I numeri di telefono e in alcuni casi nome e cognome, data di nascita e indirizzo di posta elettronica di circa 35 milioni di italiani iscritti a Facebook stanno circolando in Rete, gratuitamente, dopo essere stati pubblicati su un sito per hacker. Questi dati fanno parte di un più corposo database di 533 milioni profili di più di cento Paesi: l’Italia è fra i più colpiti, con un numero di persone coinvolte che corrisponde alla quasi totalità degli utenti del social network (negli Stati Uniti sono 32 milioni e nel Regno Unito 11).
A riportare la notizia, sabato scorso, l’esperto di sicurezza Alon Gal e il sito Business Insider. Altri esperti contattati dal Corriere hanno confermato la veridicità dei dati che sono riusciti a consultare e che risalirebbero al 2019.
Perché se parla adesso? Anzi, perché se ne riparla: un furto con le stesse caratteristiche è noto almeno dallo scorso gennaio, quando sull’app di messaggistica Telegram era possibile interrogare un bot per ottenere a pagamento il numero di telefono di un utente Facebook di cui si conosceva il codice identificativo (Facebook ID) e viceversa.
Dopo le nuove rivelazioni, è stato il colosso di Menlo Park stesso a dichiarare che si tratta «di dati e di un problema individuato e risolto nel 2019»: una vulnerabilità che permetteva a chiunque fosse in grado di realizzare un software ad hoc di setacciare il social network (scraping è il termine tecnico) alla ricerca dei numeri degli iscritti, che possono essere stati inseriti in fase di iscrizione o per questioni di sicurezza.
La novità, adesso, è che il database è disponibile gratis ed è «accessibile a chiunque abbia conoscenze tecniche di base. Non è un problema da poco ed è la conferma della quantità di informazioni in possesso di queste piattaforme e di quanto è difficile tenerle sotto controllo» spiega l’esperto di cybersicurezza Riccardo Meggiato. Il rischio maggiore, prosegue, è quello legato all’incrocio dei diversi database a disposizione dei malintenzionati: «Prendiamo l’Italia, dove negli ultimi mesi è stato colpito l’operatore Ho.mobile: combinando i dati, a quelli rubati a Facebook si può aggiungere anche l’indirizzo di casa».

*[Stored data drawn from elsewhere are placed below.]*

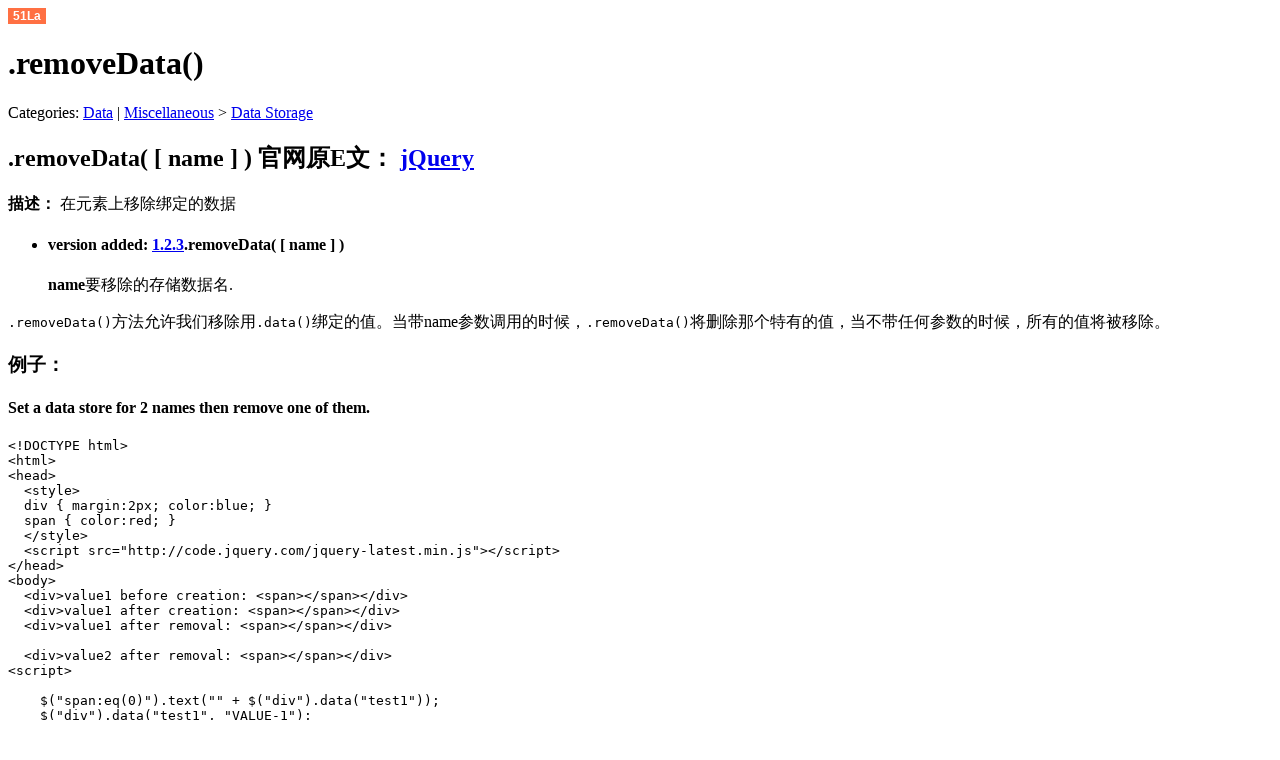

--- FILE ---
content_type: text/html
request_url: http://docs.30c.org/jquery16/docs/removeData/index.html
body_size: 1874
content:
<!DOCTYPE html PUBLIC "-//W3C//DTD XHTML 1.0 Transitional//EN" "http://www.w3.org/TR/xhtml1/DTD/xhtml1-transitional.dtd">
<html xmlns="http://www.w3.org/1999/xhtml"><head><meta http-equiv='content-type' content='text/html; charset=UTF-8' /><title>jQuery 1.6  API 中文版 -- Clove</title><meta name="keywords" content="jQuery 1.6 API 中文版, jQuery API 中文版,jQuery 中文手册,jQuery API 1.6 下载, jQuery API  1.6 中文版,jQuery 1.6 中文手册,jQuery API 1.6.1, jQuery API  1.6.1 中文版,jQuery 1.6.1 中文手册,jQ  1.6.2 API,jQ  1.6.1 API 中文版,jQ  1.6.1 中文手册" /> <meta name="description" content="jQuery 1.6 API 中文版, jQuery API 中文版,jQuery 中文手册,jQuery API 1.6 下载, jQuery API  1.6 中文版,jQuery 1.6 中文手册,jQuery API 1.6.1, jQuery API  1.6.1 中文版,jQuery 1.6.1 中文手册,jQ  1.6.2 API,jQ  1.6.1 API 中文版,jQ  1.6.1 中文手册,jQuery Version 1.6  API 中文版,jQuery 1.6  中文API (适用jQuery 1.6和jQuery 1.6.1)" /><link rel="shortcut icon" type="image/x-icon" href="http://30c.org/favicon.ico" /> <meta name="Language" content="zh-CN" /><meta name="Copyright" content="30c.org" /><meta name="Designer" content="30c.org" /><meta name="Publisher" content="Clove" /><meta name="Distribution" content="Global" /><meta name="author"  content="Clove" /><meta name="robots" content="index,follow" /><meta name="googlebot" content="index,follow,archive" /></head><script language="javascript" type="text/javascript" src="http://js.users.51.la/4554171.js"></script><body>
<div class="entry-content">
        <div class="entry-title roundTop">
                    
				  <h1 class="jq-clearfix">.removeData()</h1>
  				<div class="entry-meta">Categories:
  					<span class="category"><a   target="_blank" href="http://api.jquery.com/category/data/" title="View all posts in Data">Data</a></span> | <span class="category"><a   target="_blank" href="http://api.jquery.com/category/miscellaneous/" title="View all posts in Miscellaneous">Miscellaneous</a> &gt; <a   target="_blank" href="http://api.jquery.com/category/miscellaneous/data-storage/" title="View all posts in Data Storage">Data Storage</a></span>
  
  				</div>
</div>
<div id="removeData1" class="entry method">
<h2 class="jq-clearfix roundTop section-title">
<span class="name">.removeData( [ name ] )</span> <span class="returns">官网原E文： <a class="return" href="http://docs.jquery.com/Types#jQuery">jQuery</a></span>
</h2>
<div class="jq-box roundBottom entry-details">
<p class="desc"><strong>描述： </strong>在元素上移除绑定的数据</p>
<ul class="signatures"><li class="signature" id="removeData-name">
<h4 class="name">
<span class="versionAdded">version added: <a href="/category/version/1.2.3/">1.2.3</a></span>.removeData( [ name ] )</h4>
<p class="arguement"><strong>name</strong>要移除的存储数据名.</p>
</li></ul>
<div class="longdesc"><p>
<code>.removeData()</code>方法允许我们移除用<code>.data()</code>绑定的值。当带name参数调用的时候，<code>.removeData()</code>将删除那个特有的值，当不带任何参数的时候，所有的值将被移除。</p></div>
<h3>例子：</h3>
<div class="entry-examples" id="entry-examples"><div id="example-0">
<h4><span class="desc">Set a data store for 2 names then remove one of them.</span></h4>
<pre><code class="example demo-code">&lt;!DOCTYPE html&gt;
&lt;html&gt;
&lt;head&gt;
  &lt;style&gt;
  div { margin:2px; color:blue; }
  span { color:red; }
  &lt;/style&gt;
  &lt;script src="http://code.jquery.com/jquery-latest.min.js"&gt;&lt;/script&gt;
&lt;/head&gt;
&lt;body&gt;
  &lt;div&gt;value1 before creation: &lt;span&gt;&lt;/span&gt;&lt;/div&gt;
  &lt;div&gt;value1 after creation: &lt;span&gt;&lt;/span&gt;&lt;/div&gt;
  &lt;div&gt;value1 after removal: &lt;span&gt;&lt;/span&gt;&lt;/div&gt;

  &lt;div&gt;value2 after removal: &lt;span&gt;&lt;/span&gt;&lt;/div&gt;
&lt;script&gt;

    $("span:eq(0)").text("" + $("div").data("test1"));
    $("div").data("test1", "VALUE-1");
    $("div").data("test2", "VALUE-2");
    $("span:eq(1)").text("" + $("div").data("test1"));
    $("div").removeData("test1");
    $("span:eq(2)").text("" + $("div").data("test1"));
    $("span:eq(3)").text("" + $("div").data("test2"));

&lt;/script&gt;

&lt;/body&gt;
&lt;/html&gt;</code></pre>
<h4>Demo:</h4>
<div class="demo code-demo"></div>
</div></div>
</div>
</div>

				</div>

<center><div class="copy"><a href="http://docs.30c.org/jQuery16/" title="jQuery 1.6 API 中文版">jQuery 1.6 API 中文版</a>由<a href="http://30c.org/" target="_blank" title="Clove">Clove</a>整理、修订</div><center><br></center></body></html>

Non è il caso di farsi prendere dal panico, ma è giusto essere consapevoli dell’accaduto e adottare piccole ma sostanziali accortezze. Sul sito haveibeenpwned.com si può verificare se la propria mail si trova nel database (e anche se le password al momento non c’entrano, cambiarla è auspicabile). Meggiato consiglia, se possibile, di non usare più il numero di telefono associato a Facebook per le verifiche in due fattori (quando ci facciamo mandare un Sms per cambiare la password), su quello e altri portali, perché persone in possesso di più informazioni sulla nostra identità potrebbero tentare di clonarlo. Stesso discorso per il phishing: chi sa qualcosa di noi o sfrutta la data di nascita per colpire gli anziani con meno dimestichezza con la Rete, può provare a orchestrare truffe convincenti e farci o farli cliccare su link malevoli con riferimenti a interessi o date o luoghi noti alla vittima. Attenzione, dunque.
Anche se la vulnerabilità era precedente all’entrata in vigore del regolamento europeo per la protezione dei dati personali Gdpr, nel 2019 Facebook aveva contattato il Garante irlandese per la privacy, che adesso sta verificando se i dati sono effettivamente gli stessi di due anni fa. Fonti interne del Garante italiano dicono che l’Autorità è al lavoro per limitare i rischi.